> _Task goal_: For this task, copy all of the data below exactly and skip the pictures.

Short web captions:
[Start of Attachment]

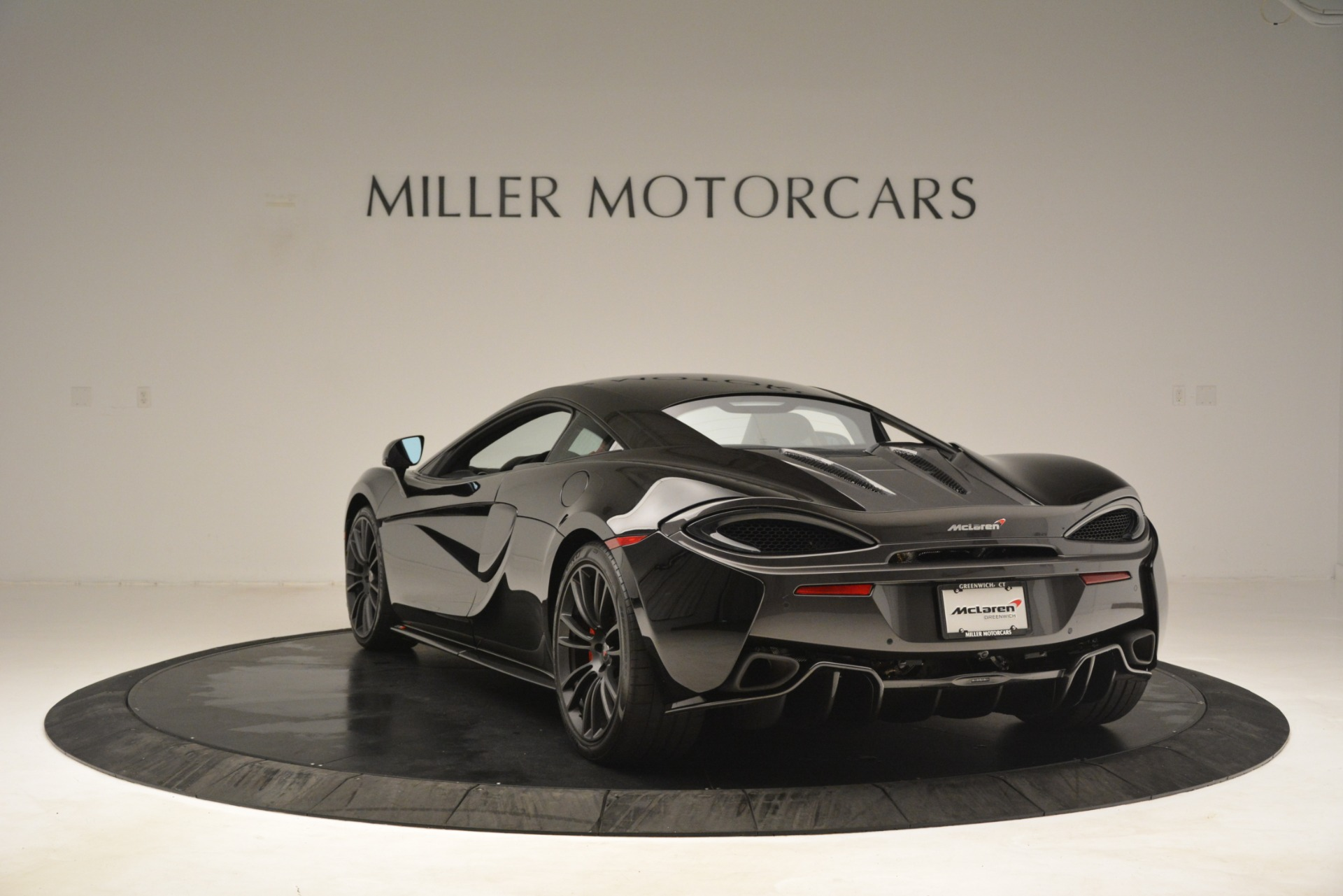 Used 2016 McLaren 570S Coupe For Sale In Greenwich, CT 3268_p4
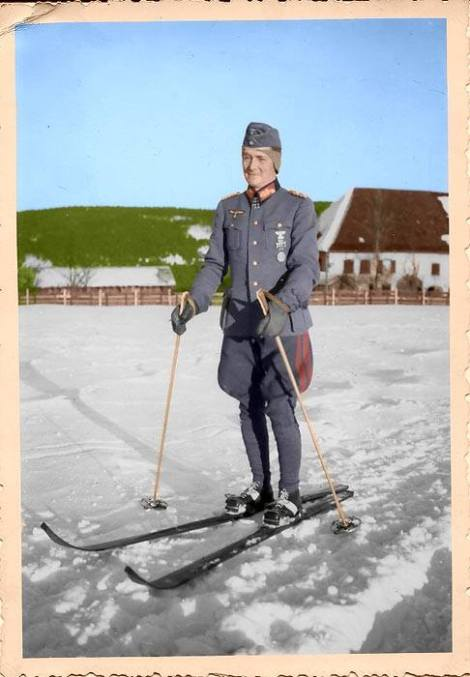 Colorizing photo of General der Infanterie Joachim von Kortzfleisch on skis.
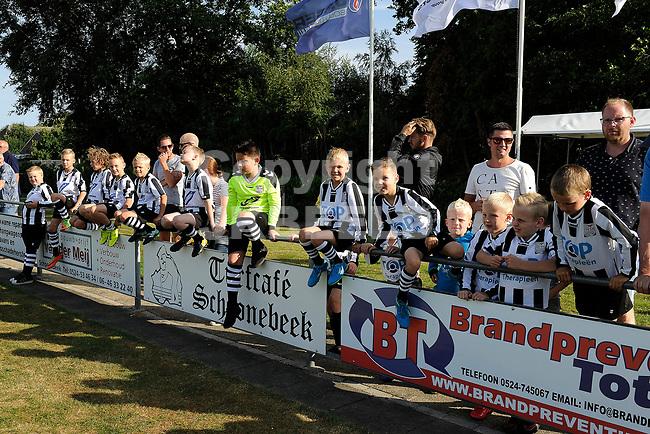 SCHOONEBEEK - Voetbal, SVV 04 - FC Emmen, voorbereiding seizoen 2018-2019, 06-07-2018,  de spelertjes van SVV 04 wachten tot ze mogen opkomen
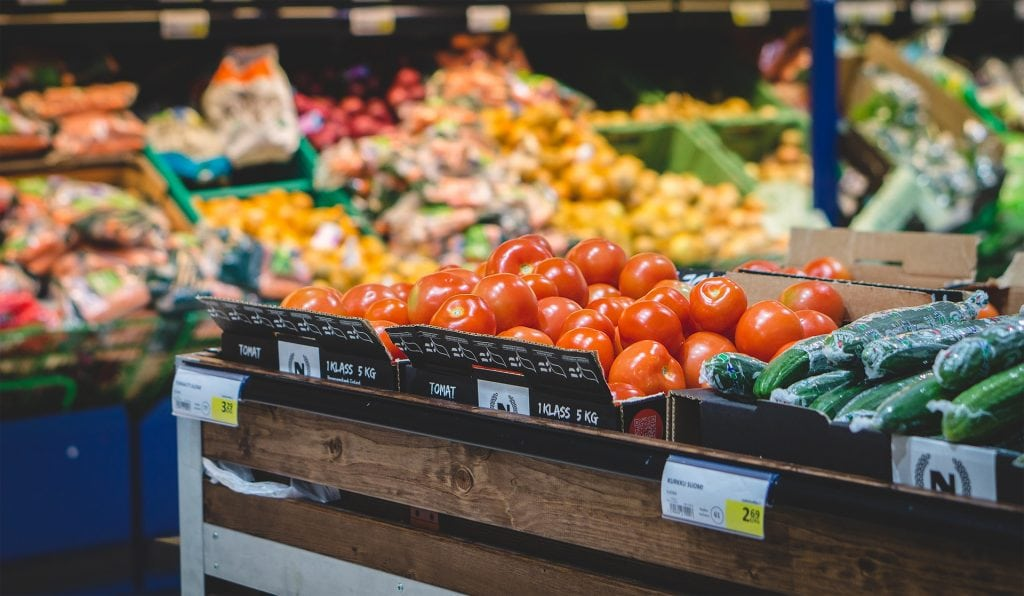 Get the Skinny on Clean Eating, Whole Food, and Real Food - Shop the perimeter of the store for the healthiest options. | Rachel Freebairn Fitness | #cleaneating #realfood #realfoodsnacks #shoppingtips #healthyeating
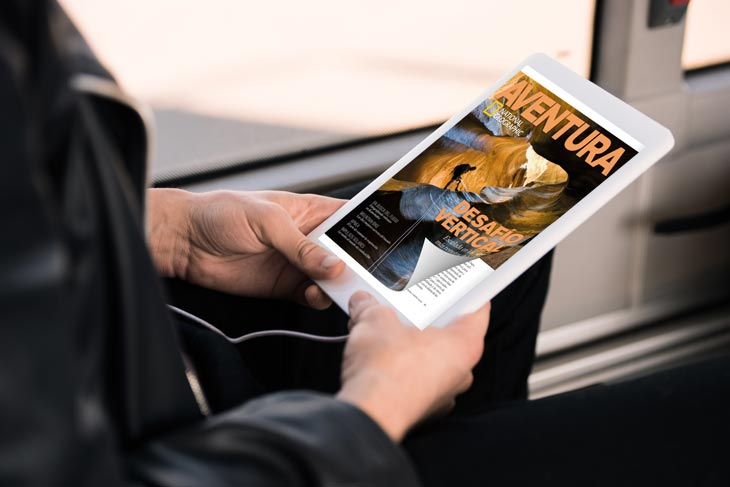 Page turning effect in PDF on the tablet using the example of Aventura Magazin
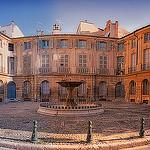 Place d'Albertas en panoramique à Aix en Provence par Cilou101 - Aix-en-Provence 13100 Bouches-du-Rhône Provence France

[End of Attachment]

> _Task answer_:
 Used 2016 McLaren 570S Coupe For Sale In Greenwich, CT 3268_p4
 Colorizing photo of General der Infanterie Joachim von Kortzfleisch on skis.
 SCHOONEBEEK - Voetbal, SVV 04 - FC Emmen, voorbereiding seizoen 2018-2019, 06-07-2018,  de spelertjes van SVV 04 wachten tot ze mogen opkomen
 Get the Skinny on Clean Eating, Whole Food, and Real Food - Shop the perimeter of the store for the healthiest options. | Rachel Freebairn Fitness | #cleaneating #realfood #realfoodsnacks #shoppingtips #healthyeating
 Page turning effect in PDF on the tablet using the example of Aventura Magazin
 Place d'Albertas en panoramique à Aix en Provence par Cilou101 - Aix-en-Provence 13100 Bouches-du-Rhône Provence France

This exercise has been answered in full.